NEW YORK (AdAge.com) -- Interpublic Group of Cos. swung to a net loss of $35.8 million for the first nine months of 2009, from $56.7 million in profit in the same period a year ago.
The advertising holding company, the parent of agency networks including McCann Erickson and DraftFCB, was profitable in the third quarter, posting net income of $17.2 million. But that profitability came with some intense cost-cutting, and is less than half the net income it posted in third quarter of 2008, which was $38.7 million.
Interpublic's quarterly revenue fell to $1.43 billion from $1.74 billion in the year-ago period, and for the first nine months, revenue was $4.23 billion, down from $5.06 billion in 2008. Year to date, Interpublic's organic revenue decreased 11.8% compared to the prior period.
On a conference call with analysts this morning, Interpublic CEO Michael Roth said the global economy continues to weigh on the company. Clients have reduced the scope of ad assignments they are giving to agencies, he said, and sectors such as technology, telecommunications and automotive -- all categories in which Interpublic has key clients, such as Microsoft, Verizon and General Motors -- have been challenging. Geographically, Interpublic is in line with its agency competitors, reporting softness in overseas markets such as Germany, Spain and Italy.
"It looks as if the pace of the recovery will be gradual," said Mr. Roth, taking a more cautious stance than did Publicis CEO Maurice Levy, who yesterday stated the ad market recovery has begun and predicted positive growth numbers by mid-2010. Of course, the Paris-based holding company seems to be weathering the storm better than its competitors, reporting single-digit revenue declines in the quarter. U.S.-based Omnicom Group last week said it saw domestic revenue in the quarter decline about 13% and international revenue about 16%.

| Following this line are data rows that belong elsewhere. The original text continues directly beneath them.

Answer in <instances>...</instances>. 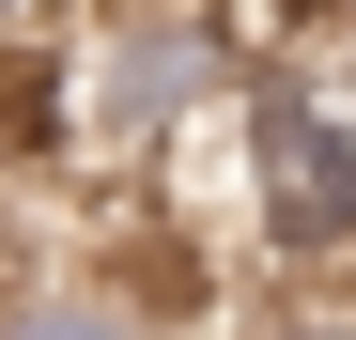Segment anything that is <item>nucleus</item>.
<instances>
[{"label":"nucleus","instance_id":"nucleus-1","mask_svg":"<svg viewBox=\"0 0 356 340\" xmlns=\"http://www.w3.org/2000/svg\"><path fill=\"white\" fill-rule=\"evenodd\" d=\"M232 216L279 278L356 263V93L325 78H248L232 93Z\"/></svg>","mask_w":356,"mask_h":340},{"label":"nucleus","instance_id":"nucleus-2","mask_svg":"<svg viewBox=\"0 0 356 340\" xmlns=\"http://www.w3.org/2000/svg\"><path fill=\"white\" fill-rule=\"evenodd\" d=\"M232 93H248V46H232V16H202V0H140V16L93 31V124L124 155H170Z\"/></svg>","mask_w":356,"mask_h":340},{"label":"nucleus","instance_id":"nucleus-3","mask_svg":"<svg viewBox=\"0 0 356 340\" xmlns=\"http://www.w3.org/2000/svg\"><path fill=\"white\" fill-rule=\"evenodd\" d=\"M0 340H155V325L93 278H31V294H0Z\"/></svg>","mask_w":356,"mask_h":340},{"label":"nucleus","instance_id":"nucleus-4","mask_svg":"<svg viewBox=\"0 0 356 340\" xmlns=\"http://www.w3.org/2000/svg\"><path fill=\"white\" fill-rule=\"evenodd\" d=\"M232 340H356L341 309H264V325H232Z\"/></svg>","mask_w":356,"mask_h":340}]
</instances>
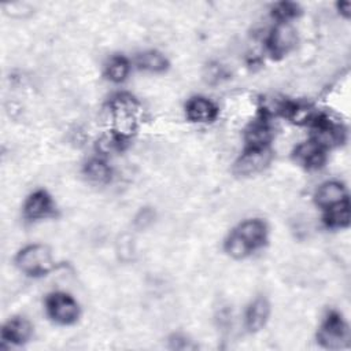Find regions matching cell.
Returning a JSON list of instances; mask_svg holds the SVG:
<instances>
[{
  "label": "cell",
  "mask_w": 351,
  "mask_h": 351,
  "mask_svg": "<svg viewBox=\"0 0 351 351\" xmlns=\"http://www.w3.org/2000/svg\"><path fill=\"white\" fill-rule=\"evenodd\" d=\"M140 106L137 100L129 93H118L108 103L110 121L112 132L129 137L137 128Z\"/></svg>",
  "instance_id": "obj_1"
},
{
  "label": "cell",
  "mask_w": 351,
  "mask_h": 351,
  "mask_svg": "<svg viewBox=\"0 0 351 351\" xmlns=\"http://www.w3.org/2000/svg\"><path fill=\"white\" fill-rule=\"evenodd\" d=\"M18 269L33 277L45 276L53 269V259L49 248L44 244H30L23 247L15 256Z\"/></svg>",
  "instance_id": "obj_2"
},
{
  "label": "cell",
  "mask_w": 351,
  "mask_h": 351,
  "mask_svg": "<svg viewBox=\"0 0 351 351\" xmlns=\"http://www.w3.org/2000/svg\"><path fill=\"white\" fill-rule=\"evenodd\" d=\"M317 339L322 347L329 350L344 347L350 340V329L341 314L329 311L318 329Z\"/></svg>",
  "instance_id": "obj_3"
},
{
  "label": "cell",
  "mask_w": 351,
  "mask_h": 351,
  "mask_svg": "<svg viewBox=\"0 0 351 351\" xmlns=\"http://www.w3.org/2000/svg\"><path fill=\"white\" fill-rule=\"evenodd\" d=\"M45 308L52 321L60 325H71L80 317L77 300L64 292H53L45 299Z\"/></svg>",
  "instance_id": "obj_4"
},
{
  "label": "cell",
  "mask_w": 351,
  "mask_h": 351,
  "mask_svg": "<svg viewBox=\"0 0 351 351\" xmlns=\"http://www.w3.org/2000/svg\"><path fill=\"white\" fill-rule=\"evenodd\" d=\"M310 125L313 126L311 138L322 145L326 151L329 148L341 145L346 140V129L326 115L317 114Z\"/></svg>",
  "instance_id": "obj_5"
},
{
  "label": "cell",
  "mask_w": 351,
  "mask_h": 351,
  "mask_svg": "<svg viewBox=\"0 0 351 351\" xmlns=\"http://www.w3.org/2000/svg\"><path fill=\"white\" fill-rule=\"evenodd\" d=\"M296 45V30L288 22L276 23L267 37V49L273 58H282Z\"/></svg>",
  "instance_id": "obj_6"
},
{
  "label": "cell",
  "mask_w": 351,
  "mask_h": 351,
  "mask_svg": "<svg viewBox=\"0 0 351 351\" xmlns=\"http://www.w3.org/2000/svg\"><path fill=\"white\" fill-rule=\"evenodd\" d=\"M271 154L267 148L251 149L245 148V151L237 158L234 162V173L239 176H254L262 171L270 162Z\"/></svg>",
  "instance_id": "obj_7"
},
{
  "label": "cell",
  "mask_w": 351,
  "mask_h": 351,
  "mask_svg": "<svg viewBox=\"0 0 351 351\" xmlns=\"http://www.w3.org/2000/svg\"><path fill=\"white\" fill-rule=\"evenodd\" d=\"M293 160L307 170L319 169L326 160V149L319 145L315 140L310 138L300 143L293 149Z\"/></svg>",
  "instance_id": "obj_8"
},
{
  "label": "cell",
  "mask_w": 351,
  "mask_h": 351,
  "mask_svg": "<svg viewBox=\"0 0 351 351\" xmlns=\"http://www.w3.org/2000/svg\"><path fill=\"white\" fill-rule=\"evenodd\" d=\"M55 204L52 197L44 189H37L27 196L23 204V215L26 219L38 221L53 214Z\"/></svg>",
  "instance_id": "obj_9"
},
{
  "label": "cell",
  "mask_w": 351,
  "mask_h": 351,
  "mask_svg": "<svg viewBox=\"0 0 351 351\" xmlns=\"http://www.w3.org/2000/svg\"><path fill=\"white\" fill-rule=\"evenodd\" d=\"M271 138H273V130L265 117H261L259 119L252 121L244 132L245 148H251V149L267 148Z\"/></svg>",
  "instance_id": "obj_10"
},
{
  "label": "cell",
  "mask_w": 351,
  "mask_h": 351,
  "mask_svg": "<svg viewBox=\"0 0 351 351\" xmlns=\"http://www.w3.org/2000/svg\"><path fill=\"white\" fill-rule=\"evenodd\" d=\"M185 112L189 121L197 123L213 122L218 115L217 106L207 97L193 96L185 104Z\"/></svg>",
  "instance_id": "obj_11"
},
{
  "label": "cell",
  "mask_w": 351,
  "mask_h": 351,
  "mask_svg": "<svg viewBox=\"0 0 351 351\" xmlns=\"http://www.w3.org/2000/svg\"><path fill=\"white\" fill-rule=\"evenodd\" d=\"M32 333V324L22 317H15L4 324L1 329V340L3 343H8L10 346H22L29 341Z\"/></svg>",
  "instance_id": "obj_12"
},
{
  "label": "cell",
  "mask_w": 351,
  "mask_h": 351,
  "mask_svg": "<svg viewBox=\"0 0 351 351\" xmlns=\"http://www.w3.org/2000/svg\"><path fill=\"white\" fill-rule=\"evenodd\" d=\"M234 232L252 248L256 250L262 247L267 240V226L262 219H245L243 221Z\"/></svg>",
  "instance_id": "obj_13"
},
{
  "label": "cell",
  "mask_w": 351,
  "mask_h": 351,
  "mask_svg": "<svg viewBox=\"0 0 351 351\" xmlns=\"http://www.w3.org/2000/svg\"><path fill=\"white\" fill-rule=\"evenodd\" d=\"M346 199H348L346 186L339 181H326L321 184L314 193V202L322 210Z\"/></svg>",
  "instance_id": "obj_14"
},
{
  "label": "cell",
  "mask_w": 351,
  "mask_h": 351,
  "mask_svg": "<svg viewBox=\"0 0 351 351\" xmlns=\"http://www.w3.org/2000/svg\"><path fill=\"white\" fill-rule=\"evenodd\" d=\"M269 315H270L269 302L262 296L254 299L245 310V315H244L245 328L250 332L261 330L266 325Z\"/></svg>",
  "instance_id": "obj_15"
},
{
  "label": "cell",
  "mask_w": 351,
  "mask_h": 351,
  "mask_svg": "<svg viewBox=\"0 0 351 351\" xmlns=\"http://www.w3.org/2000/svg\"><path fill=\"white\" fill-rule=\"evenodd\" d=\"M350 202L348 199L336 203L324 210V222L330 229H343L350 223Z\"/></svg>",
  "instance_id": "obj_16"
},
{
  "label": "cell",
  "mask_w": 351,
  "mask_h": 351,
  "mask_svg": "<svg viewBox=\"0 0 351 351\" xmlns=\"http://www.w3.org/2000/svg\"><path fill=\"white\" fill-rule=\"evenodd\" d=\"M136 64L140 70L149 73H162L169 67V60L166 56L155 49L144 51L136 58Z\"/></svg>",
  "instance_id": "obj_17"
},
{
  "label": "cell",
  "mask_w": 351,
  "mask_h": 351,
  "mask_svg": "<svg viewBox=\"0 0 351 351\" xmlns=\"http://www.w3.org/2000/svg\"><path fill=\"white\" fill-rule=\"evenodd\" d=\"M85 177L96 184H106L111 180V167L101 158H92L84 165Z\"/></svg>",
  "instance_id": "obj_18"
},
{
  "label": "cell",
  "mask_w": 351,
  "mask_h": 351,
  "mask_svg": "<svg viewBox=\"0 0 351 351\" xmlns=\"http://www.w3.org/2000/svg\"><path fill=\"white\" fill-rule=\"evenodd\" d=\"M130 71V63L129 60L122 56V55H114L111 56L106 66H104V74L106 77L114 82V84H119L123 82Z\"/></svg>",
  "instance_id": "obj_19"
},
{
  "label": "cell",
  "mask_w": 351,
  "mask_h": 351,
  "mask_svg": "<svg viewBox=\"0 0 351 351\" xmlns=\"http://www.w3.org/2000/svg\"><path fill=\"white\" fill-rule=\"evenodd\" d=\"M126 143H128L126 137L110 130L96 141V149L100 155H111L122 151Z\"/></svg>",
  "instance_id": "obj_20"
},
{
  "label": "cell",
  "mask_w": 351,
  "mask_h": 351,
  "mask_svg": "<svg viewBox=\"0 0 351 351\" xmlns=\"http://www.w3.org/2000/svg\"><path fill=\"white\" fill-rule=\"evenodd\" d=\"M225 251L234 259H243L248 256L254 250L233 230L225 241Z\"/></svg>",
  "instance_id": "obj_21"
},
{
  "label": "cell",
  "mask_w": 351,
  "mask_h": 351,
  "mask_svg": "<svg viewBox=\"0 0 351 351\" xmlns=\"http://www.w3.org/2000/svg\"><path fill=\"white\" fill-rule=\"evenodd\" d=\"M300 14V8L296 3L292 1H281L273 5L271 15L277 21V23H291L292 19H295Z\"/></svg>",
  "instance_id": "obj_22"
},
{
  "label": "cell",
  "mask_w": 351,
  "mask_h": 351,
  "mask_svg": "<svg viewBox=\"0 0 351 351\" xmlns=\"http://www.w3.org/2000/svg\"><path fill=\"white\" fill-rule=\"evenodd\" d=\"M337 10L340 11L341 15L348 18L350 16V11H351V3L350 1H340V3H337Z\"/></svg>",
  "instance_id": "obj_23"
}]
</instances>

"McCann has felt the brunt of the issues in the tech and auto sectors," Mr. Roth told analysts. Still, "we continue to have confidence in Worldgroup" he said, noting the network is working on strengthening McCann's offering in Brazil. Mr. Roth singled out DraftFCB as the company's top performer, and walked analysts through new-business wins at Interpublic agencies, mentioning Deutsch recently winning Volkswagen, Mullen snagging the Zappos account, and R/GA picking up digital duties for MasterCard and Taco Bell.
He also spent time addressing the merger of Deutsch with Lowe, twice batting away the notion the move was driven by a desire for cost-savings, but acknowledging it was an upside of the deal. "We don't do these transactions purely as a cost-savings benefit. ... [W]hat was driving that transaction was a strategic fit and an opportunity to grow both businesses," Mr. Roth said. "But there will be some savings." Among other things, the company is poised to see "facility savings" with the elimination of the Lowe's New York office, as its staffers move into Deutsch's building.
Interpublic, which pegs its work force at about 40,000 employees, recorded $23.4 million in severance charges in the quarter, and for year-to-date, severance amounted to $94.9 million. Interpublic's chief financial officer, Frank Mergenthaler, on the call noted the company plans to take more aggressive severance actions in the fourth quarter, with the expectation that full-year charges will be $50 million higher than they were in 2008.
While acquisitions aren't a priority for Interpublic, it is still in the market for potential transactions to fill holes in Latin America, and maybe pick up some smaller digital properties, though the company has "walked away from a couple things," Mr. Mergenthaler said.
At one point during the call, in response to a question from an analyst, Mr. Roth expressed some frustration with the "general tone of how clients are approaching our business." He said that "there's no question clients are looking for more for less" and took issue with clients' competitive review processes trending away from agency-of-record assignments, citing "some of these jump-balls that are out there" for work.